After the release of Pokémon Go last July, it was everywhere. News story after news story described hoards of players filling the streets looking to fill up their ‘dexes. You couldn’t help but read about how they were getting out and about, learning new parts of their local geography and causing stampedes in pursuit of rare Pokémon. Then, just a few weeks later came the stories about how the game was over. Many viewed it as a fleeting craze – a short month or two of excitement followed by a rapid dwindling. However, though the game’s popularity certainly had peaked, millions still log in every single day.
Even during the cold winter months, it was impossible to walk between nearby gyms without them flipping colours as teams fought for position. Statues and signposts became unpopular as Pokéstops, but cafes and pubs became the perfect places to drop lures and let the Pokémon come to you while you escaped the weather. The secret to Pokémon Go’s continued success is how well it integrates with people’s lives. In those first few weeks, much digital ink was spilled about how good the game was at getting people out of the house and walking around, but this works both ways – if people are out of the house and walking around anyway, they want Pokémon Go to keep them occupied. We all have to travel, whether it be commuting or running errands or walking the dog, and we always take our phones with us. Pokémon Go remains the perfect game for these moments.
Most mobile games require sustained attention. Something like Threes is great for a train journey, but not so much for walking around. Some apps, like the appropriately titled The Walk, reward moving around, but not in the same way that Pokémon Go does. Unlocking all of the story in The Walk requires a dedicated effort – it’s specifically designed to get people exercising. Playing Pokémon Go for as long or as little as you like feels equally rewarding. Stops and Pokémon are only ever a short ways away (in urban areas, anyway), and you’re never rushed to hatch eggs.
Of course, Pokémon Go has another major advantage: the Pokémon themselves. Other location-based augmented reality games existed before and have cropped up since, but Pokémon Go has remained unchallenged in its field. There’s a reason people (including me) cried at the announcement trailer – Pokémon has been a huge part of the lives of most people in their twenties or below, and that carries weight. No matter how simplified the game is, owning and battling the creatures will always be exciting.

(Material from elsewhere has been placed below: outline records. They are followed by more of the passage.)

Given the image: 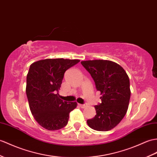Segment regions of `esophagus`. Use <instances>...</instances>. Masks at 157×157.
<instances>
[{
	"mask_svg": "<svg viewBox=\"0 0 157 157\" xmlns=\"http://www.w3.org/2000/svg\"><path fill=\"white\" fill-rule=\"evenodd\" d=\"M79 106L81 108H84L87 106V104H79Z\"/></svg>",
	"mask_w": 157,
	"mask_h": 157,
	"instance_id": "1",
	"label": "esophagus"
}]
</instances>
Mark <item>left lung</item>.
I'll return each mask as SVG.
<instances>
[{
	"label": "left lung",
	"mask_w": 157,
	"mask_h": 157,
	"mask_svg": "<svg viewBox=\"0 0 157 157\" xmlns=\"http://www.w3.org/2000/svg\"><path fill=\"white\" fill-rule=\"evenodd\" d=\"M81 63L101 95V102L94 106L96 114L87 120V124L95 130H110L118 124L128 110L130 98L128 76L120 65L112 61L89 60Z\"/></svg>",
	"instance_id": "left-lung-1"
}]
</instances>
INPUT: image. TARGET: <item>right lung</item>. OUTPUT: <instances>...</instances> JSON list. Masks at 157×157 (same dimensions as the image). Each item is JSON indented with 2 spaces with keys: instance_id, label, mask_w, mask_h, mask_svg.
Instances as JSON below:
<instances>
[{
  "instance_id": "obj_1",
  "label": "right lung",
  "mask_w": 157,
  "mask_h": 157,
  "mask_svg": "<svg viewBox=\"0 0 157 157\" xmlns=\"http://www.w3.org/2000/svg\"><path fill=\"white\" fill-rule=\"evenodd\" d=\"M78 59H46L31 65L27 75L26 94L31 112L36 121L49 130L63 128L75 102L60 99L58 94L65 72L78 63Z\"/></svg>"
}]
</instances>
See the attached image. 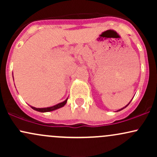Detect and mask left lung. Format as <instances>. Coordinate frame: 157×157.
Segmentation results:
<instances>
[{
    "label": "left lung",
    "mask_w": 157,
    "mask_h": 157,
    "mask_svg": "<svg viewBox=\"0 0 157 157\" xmlns=\"http://www.w3.org/2000/svg\"><path fill=\"white\" fill-rule=\"evenodd\" d=\"M130 102H129V103H130ZM129 103L128 104V105H126V106H125V107H124V108H122V109H120V110H118V111H121V110H122V109H125V108H126V107H127V106L128 105H129Z\"/></svg>",
    "instance_id": "obj_1"
}]
</instances>
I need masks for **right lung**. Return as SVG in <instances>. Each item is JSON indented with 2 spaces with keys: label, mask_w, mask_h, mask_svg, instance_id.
I'll return each mask as SVG.
<instances>
[{
  "label": "right lung",
  "mask_w": 157,
  "mask_h": 157,
  "mask_svg": "<svg viewBox=\"0 0 157 157\" xmlns=\"http://www.w3.org/2000/svg\"><path fill=\"white\" fill-rule=\"evenodd\" d=\"M66 102H67V100H66L65 101H63V102H60V103L57 104V105H56L52 106V107H48V108H43V109H37V108L32 107V106H31V107L32 109L35 110V111H40V112H48V111H54V110L60 109V108L63 107V106H64L65 105H66Z\"/></svg>",
  "instance_id": "add662e5"
}]
</instances>
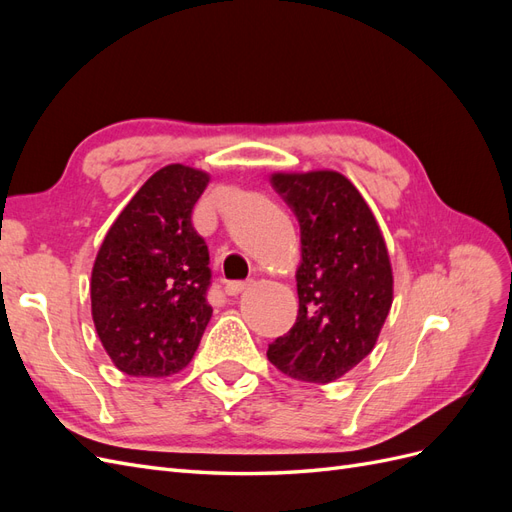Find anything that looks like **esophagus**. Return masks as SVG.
Instances as JSON below:
<instances>
[{"label": "esophagus", "instance_id": "esophagus-1", "mask_svg": "<svg viewBox=\"0 0 512 512\" xmlns=\"http://www.w3.org/2000/svg\"><path fill=\"white\" fill-rule=\"evenodd\" d=\"M247 286H250V282H226L224 290L226 294H230V297H237V294H241Z\"/></svg>", "mask_w": 512, "mask_h": 512}]
</instances>
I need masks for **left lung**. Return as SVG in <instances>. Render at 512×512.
<instances>
[{
  "label": "left lung",
  "mask_w": 512,
  "mask_h": 512,
  "mask_svg": "<svg viewBox=\"0 0 512 512\" xmlns=\"http://www.w3.org/2000/svg\"><path fill=\"white\" fill-rule=\"evenodd\" d=\"M271 185L299 220L301 265L297 322L267 356L294 380L327 384L378 342L393 305L389 250L365 198L337 170L273 173Z\"/></svg>",
  "instance_id": "8db88e82"
}]
</instances>
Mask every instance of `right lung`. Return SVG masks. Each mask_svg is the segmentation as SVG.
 <instances>
[{
	"instance_id": "add662e5",
	"label": "right lung",
	"mask_w": 512,
	"mask_h": 512,
	"mask_svg": "<svg viewBox=\"0 0 512 512\" xmlns=\"http://www.w3.org/2000/svg\"><path fill=\"white\" fill-rule=\"evenodd\" d=\"M209 173L168 164L119 213L91 271V316L115 367L166 378L188 367L213 309L209 250L192 209Z\"/></svg>"
}]
</instances>
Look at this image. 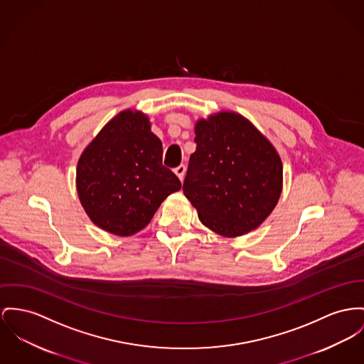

Cultural memory isn’t the only draw of Pokémon, though. They’re specifically designed to be collectible – you want to own them even if you don’t know their names. My mother, who loved the first couple of seasons of the anime as much as I did when I was a child, thought that she’d be alienated by the unfamiliar Generation Two Pokémon when they were released, but you can’t say no to a Teddiursa. She exceeded her data cap last month, almost entirely because of her Go addiction. Now that summer’s rolling around again, at least in the northern hemisphere, people have more and more reason to be outside, and with it comes a Pokémon Go renaissance.
While the game continued to tick over during the winter, summer events cause a burst of activity. For example, a few weeks ago there was a boat race where I live. It was one of the first nice days of the summer, hundreds of people turned up to watch, and Pokémon Go was a deeply entrenched part of it. A huge proportion of attendees were playing, there were lures on every nearby stop, families chatted about what was nearby and what was in their collections; it wasn’t, strictly, why they were there, but it was a perfectly natural addition to an event that has otherwise run unchanged for years.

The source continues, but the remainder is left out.